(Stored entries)
###

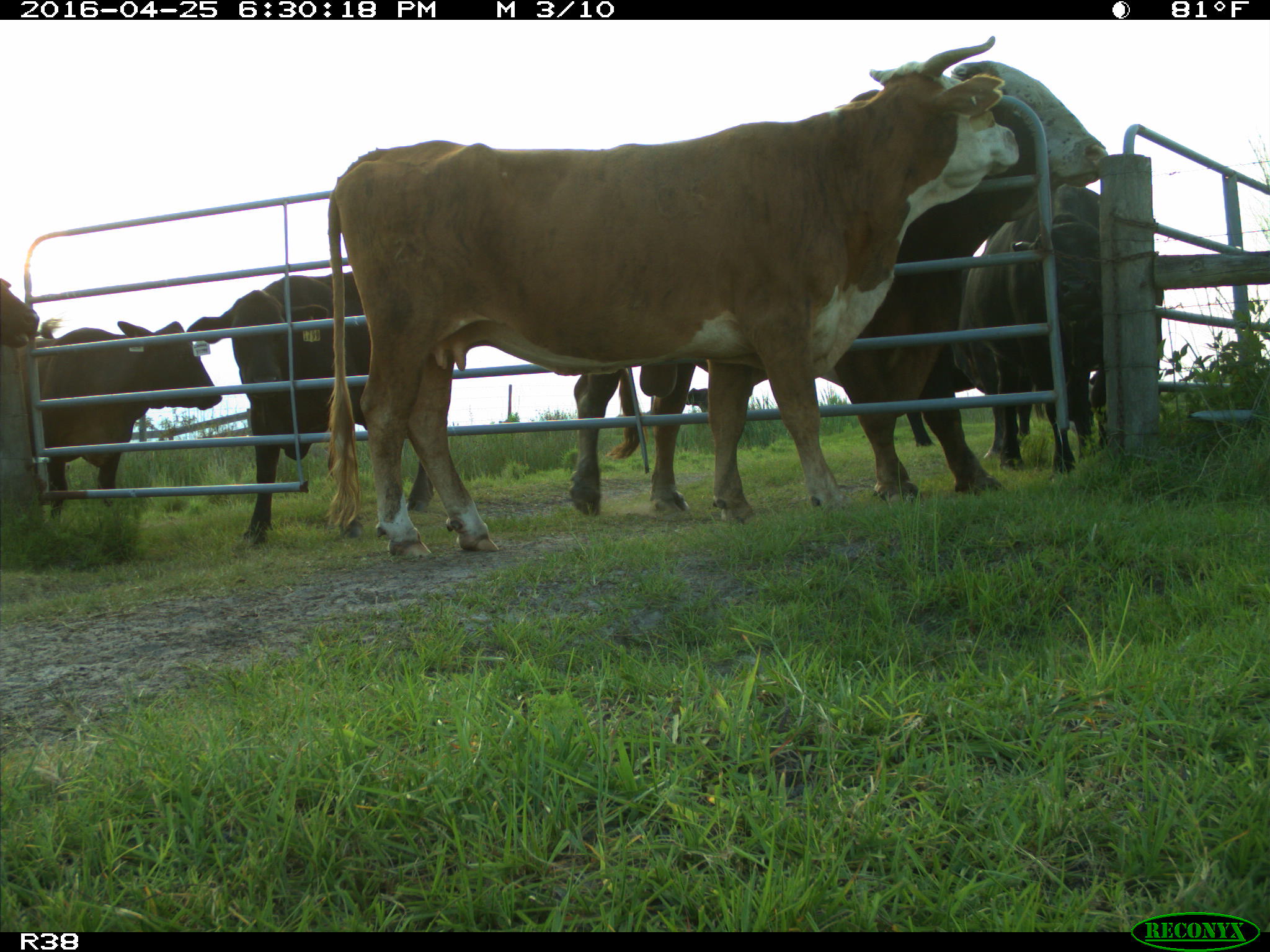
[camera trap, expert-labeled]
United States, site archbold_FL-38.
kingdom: Animalia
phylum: Chordata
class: Mammalia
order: Artiodactyla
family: Bovidae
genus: Bos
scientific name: Bos taurus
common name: domestic cow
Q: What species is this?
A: Bos taurus (domestic cow).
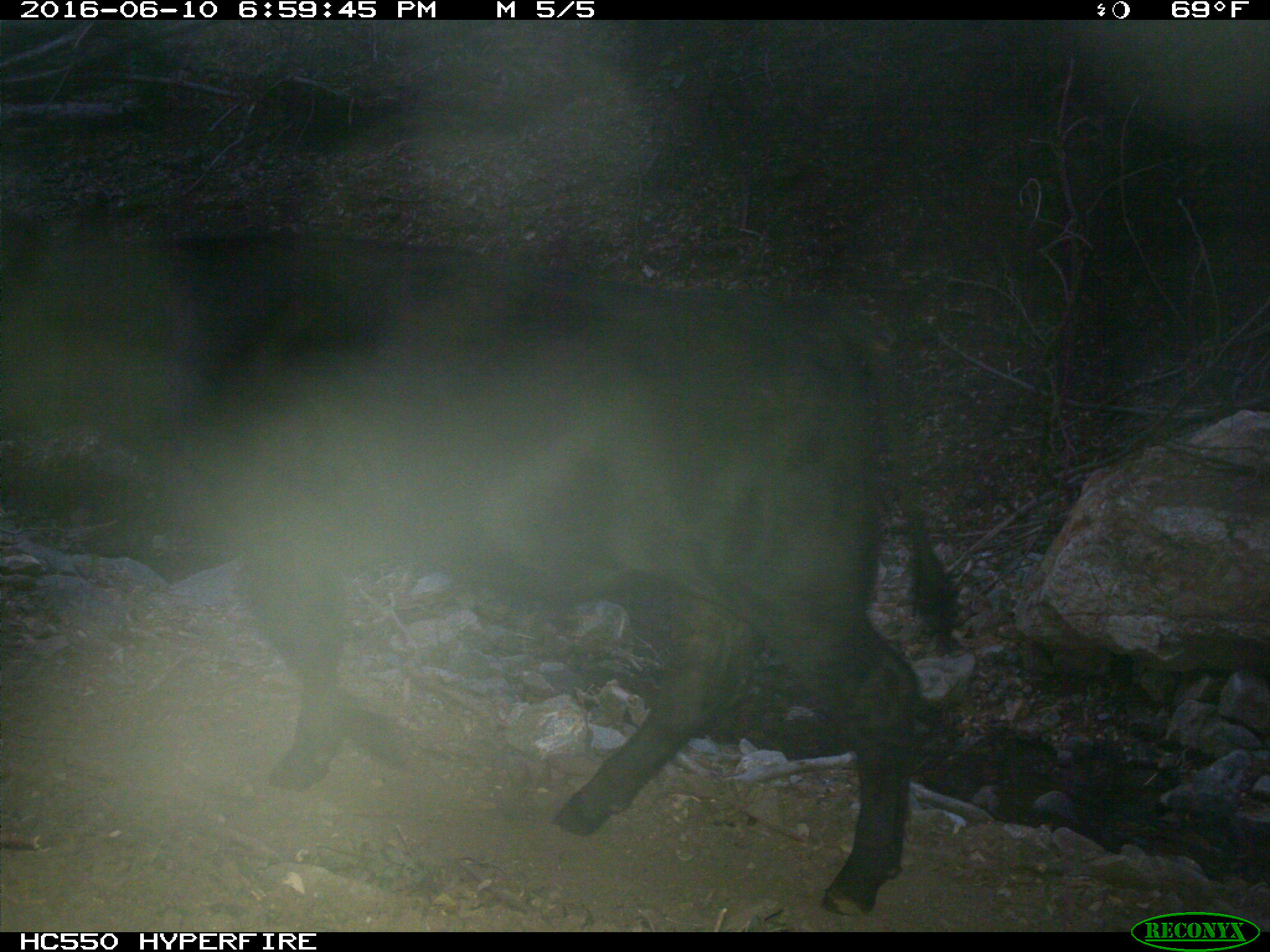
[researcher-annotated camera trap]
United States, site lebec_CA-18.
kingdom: Animalia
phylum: Chordata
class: Mammalia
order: Artiodactyla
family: Bovidae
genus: Bos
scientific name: Bos taurus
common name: domestic cow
Bos taurus (domestic cow).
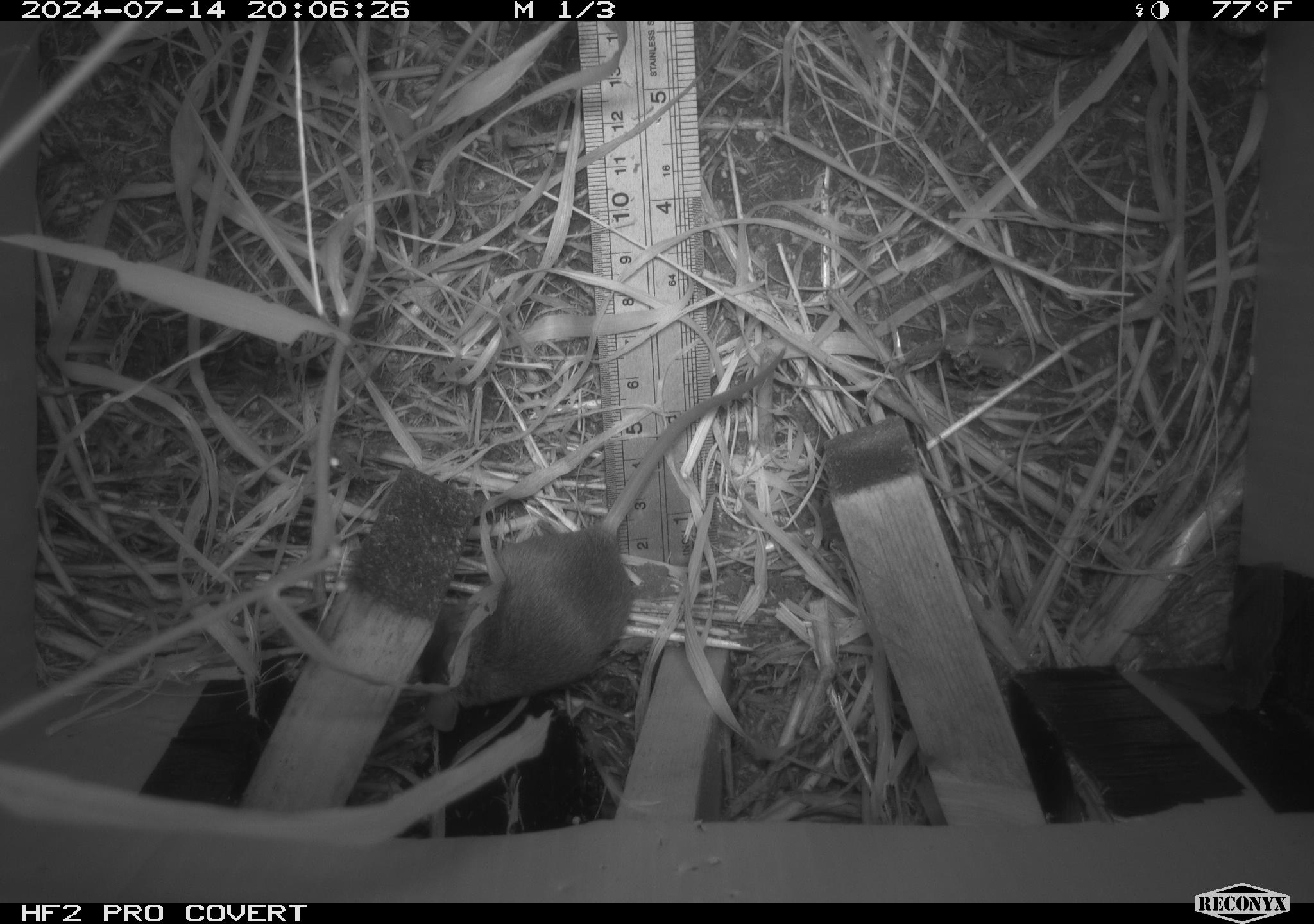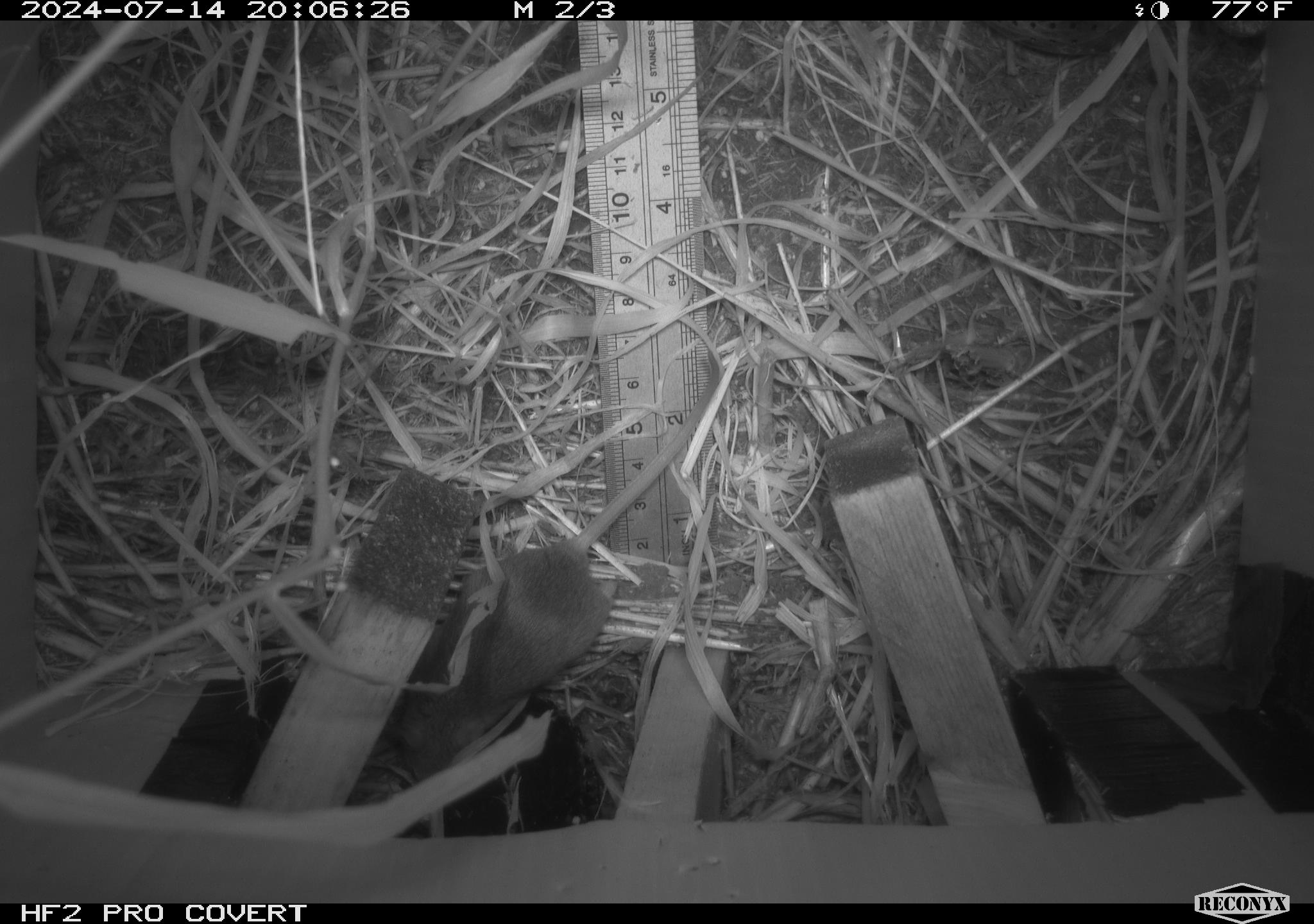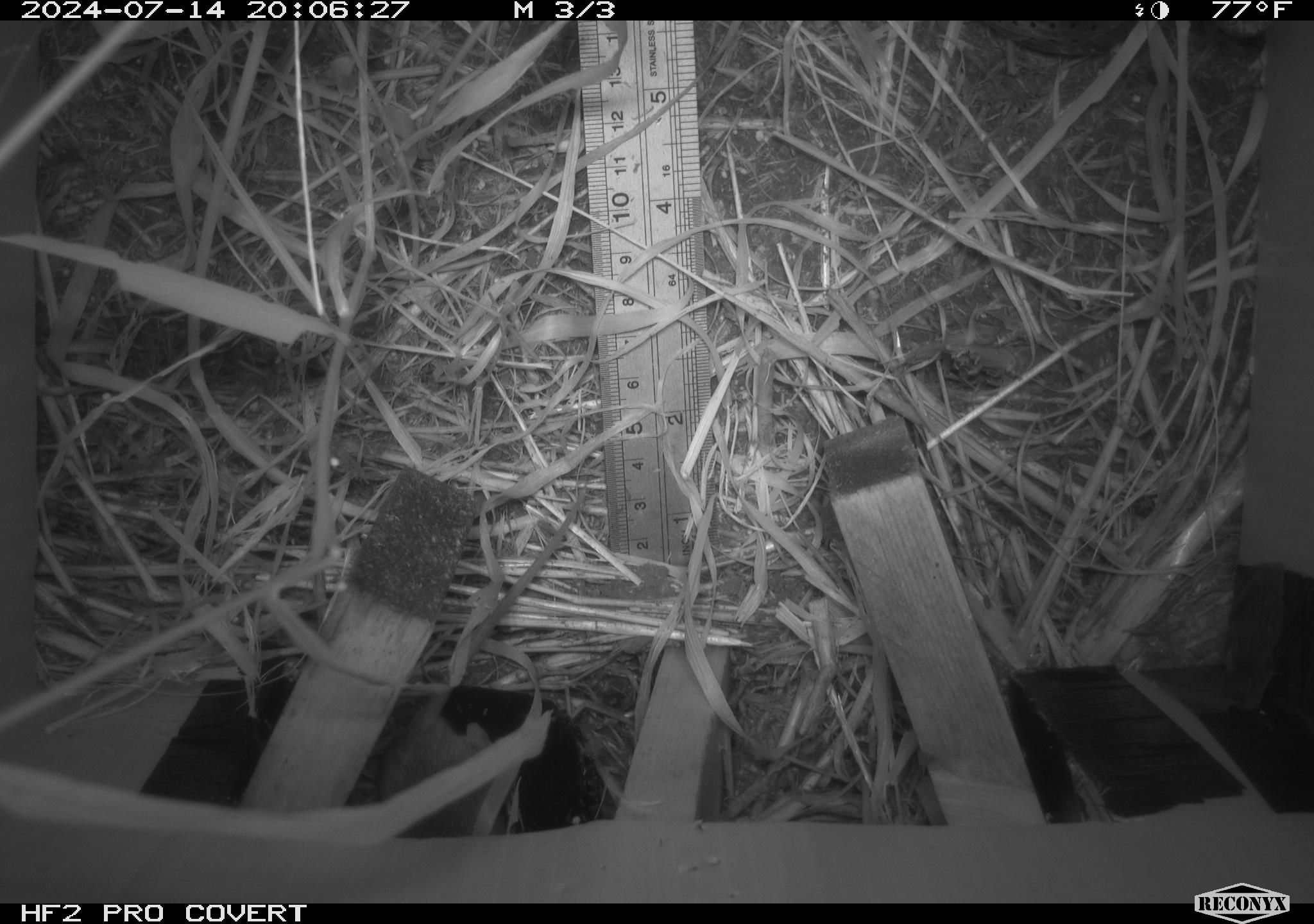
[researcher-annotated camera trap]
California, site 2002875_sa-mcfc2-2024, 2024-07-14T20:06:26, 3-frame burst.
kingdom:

###

* _What you need to do_:
Repeat the data verbatim, excluding all pictures.

* _Response to this exercise_:
[camera trap, expert-labeled]
United States, site archbold_FL-38.
kingdom: Animalia
phylum: Chordata
class: Mammalia
order: Artiodactyla
family: Bovidae
genus: Bos
scientific name: Bos taurus
common name: domestic cow
Q: What species is this?
A: Bos taurus (domestic cow).
[researcher-annotated camera trap]
United States, site lebec_CA-18.
kingdom: Animalia
phylum: Chordata
class: Mammalia
order: Artiodactyla
family: Bovidae
genus: Bos
scientific name: Bos taurus
common name: domestic cow
Bos taurus (domestic cow).
[researcher-annotated camera trap]
California, site 2002875_sa-mcfc2-2024, 2024-07-14T20:06:26, 3-frame burst.
kingdom:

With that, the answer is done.